_Task statement_
Please reproduce the lines of the records below from the one holding "海巡署協助日人從<b>吐瓦魯</b>返台 日台協:台灣是可靠好鄰居" through the one holding "百度(Baidu、バイドゥ)リスティングのインバウンド活用", inclusive, skipping all pictures.

_Data extract_
* * *
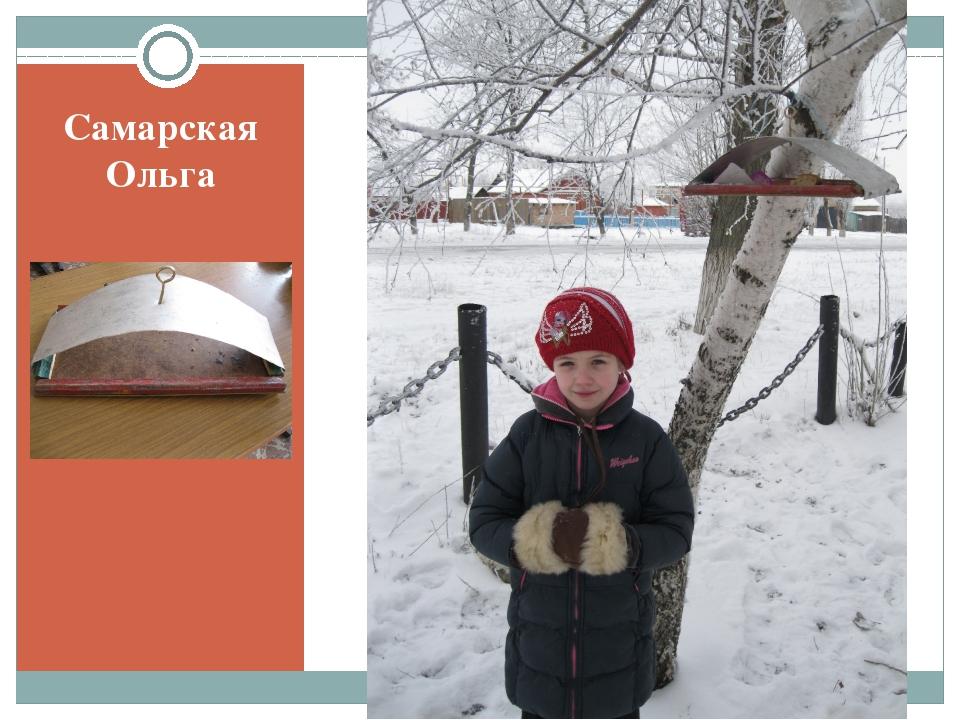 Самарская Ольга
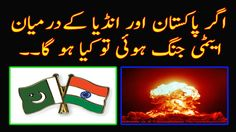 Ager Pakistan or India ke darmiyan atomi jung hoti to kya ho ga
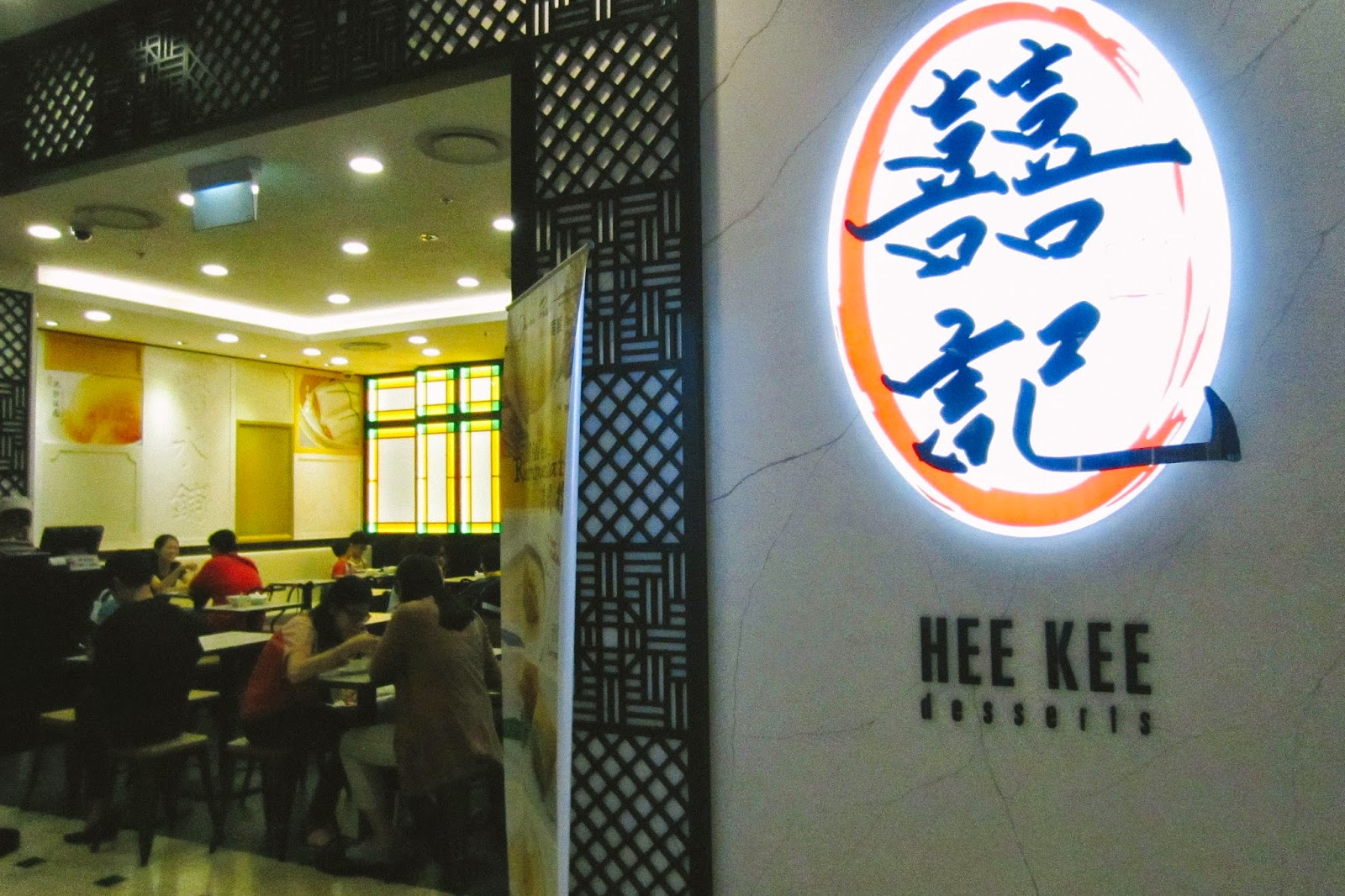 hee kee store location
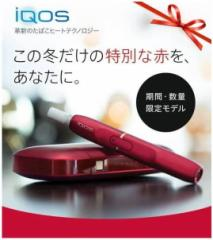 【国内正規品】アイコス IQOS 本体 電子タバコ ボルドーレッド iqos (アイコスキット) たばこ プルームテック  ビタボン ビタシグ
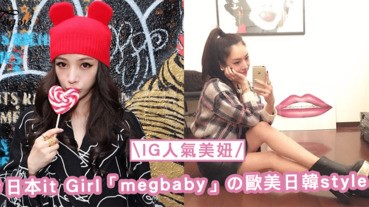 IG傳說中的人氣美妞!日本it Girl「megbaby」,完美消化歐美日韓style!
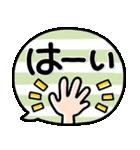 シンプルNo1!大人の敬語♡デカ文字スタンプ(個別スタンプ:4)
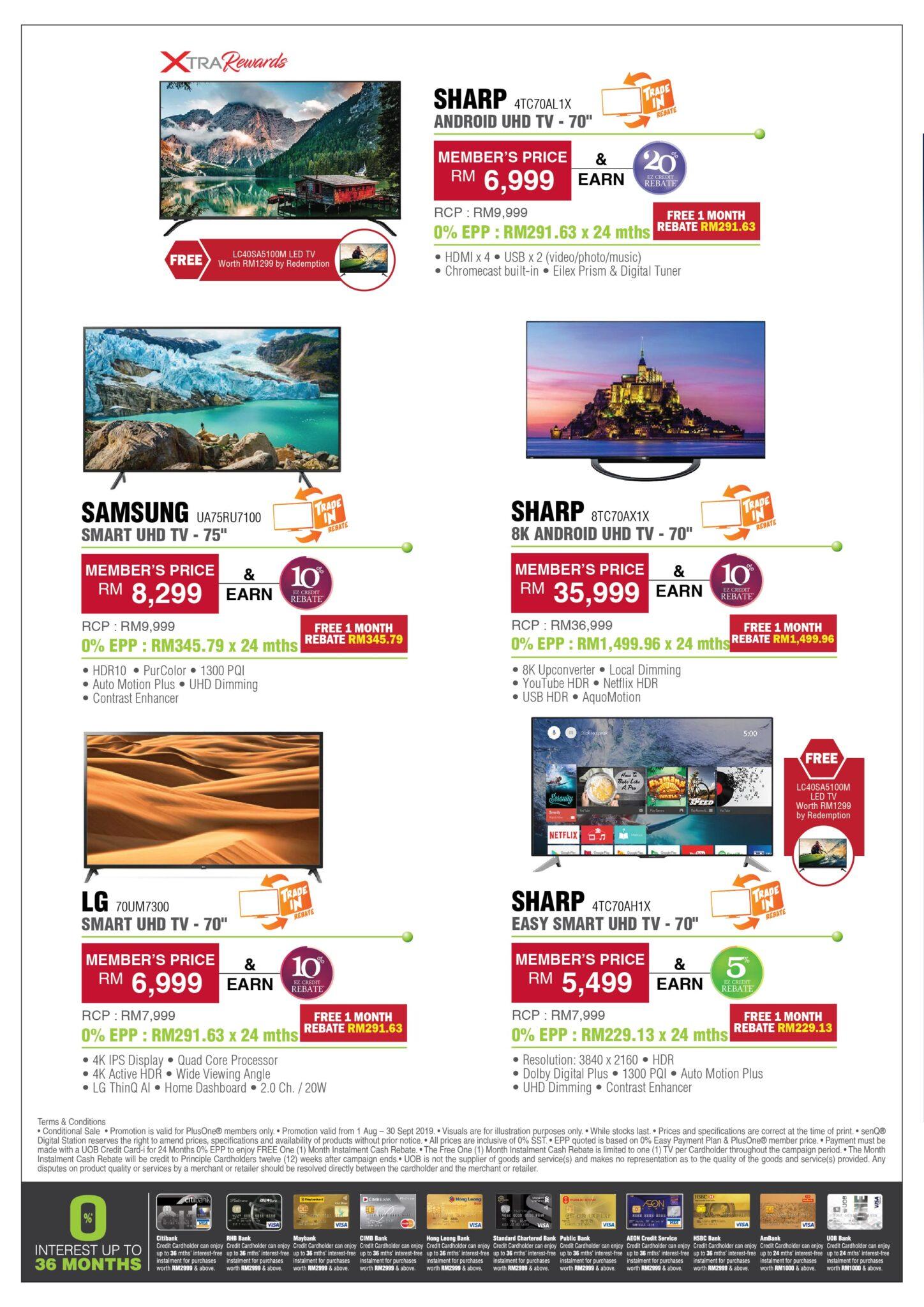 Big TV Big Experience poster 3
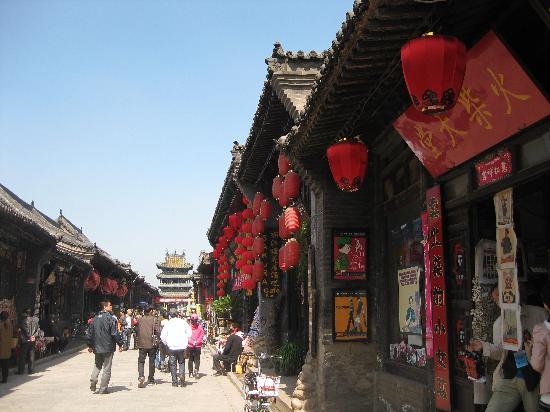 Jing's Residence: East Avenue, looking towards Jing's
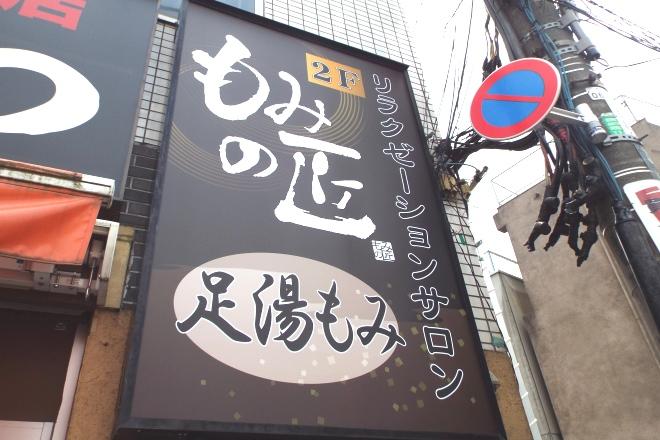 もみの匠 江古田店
* * *
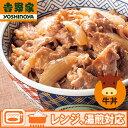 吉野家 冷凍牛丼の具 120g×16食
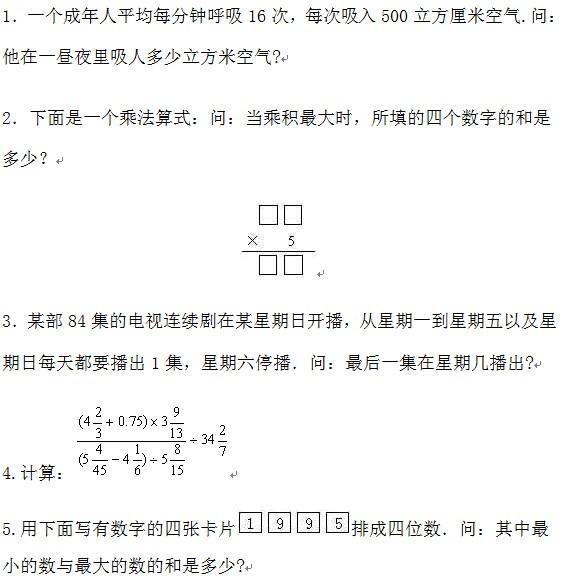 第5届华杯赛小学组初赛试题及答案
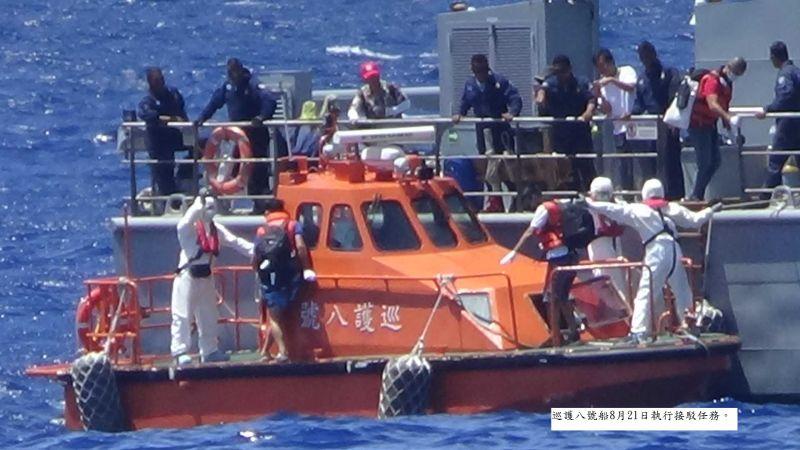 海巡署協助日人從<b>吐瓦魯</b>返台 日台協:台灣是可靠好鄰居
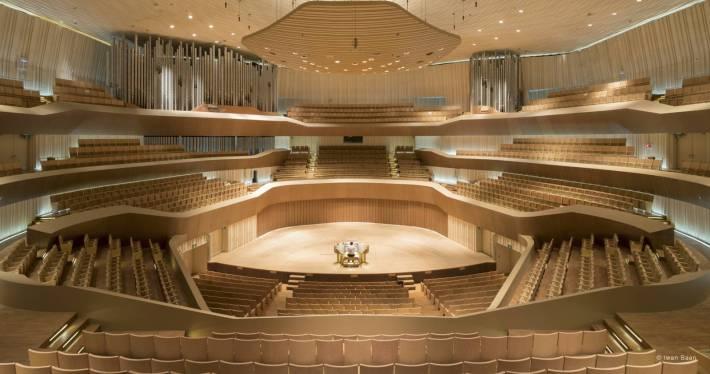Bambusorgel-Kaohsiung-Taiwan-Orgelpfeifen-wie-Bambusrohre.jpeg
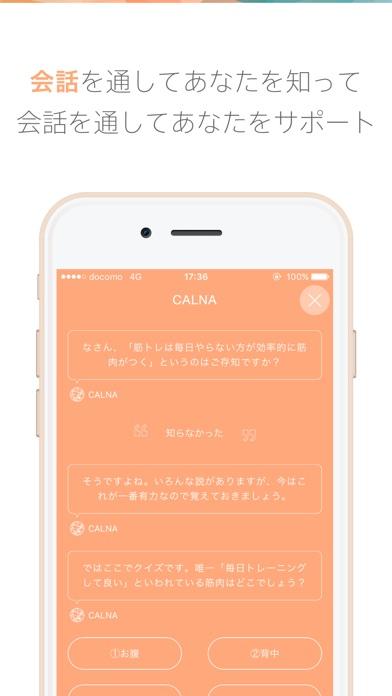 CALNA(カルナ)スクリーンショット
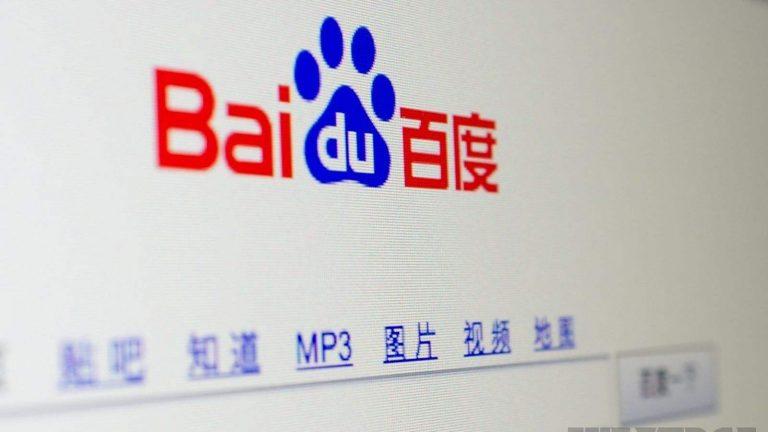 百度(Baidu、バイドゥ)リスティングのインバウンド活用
* * *
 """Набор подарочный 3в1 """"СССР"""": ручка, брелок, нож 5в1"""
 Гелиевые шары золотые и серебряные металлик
* * *
_Answer to the problem_
 海巡署協助日人從<b>吐瓦魯</b>返台 日台協:台灣是可靠好鄰居
Bambusorgel-Kaohsiung-Taiwan-Orgelpfeifen-wie-Bambusrohre.jpeg
 CALNA(カルナ)スクリーンショット
 百度(Baidu、バイドゥ)リスティングのインバウンド活用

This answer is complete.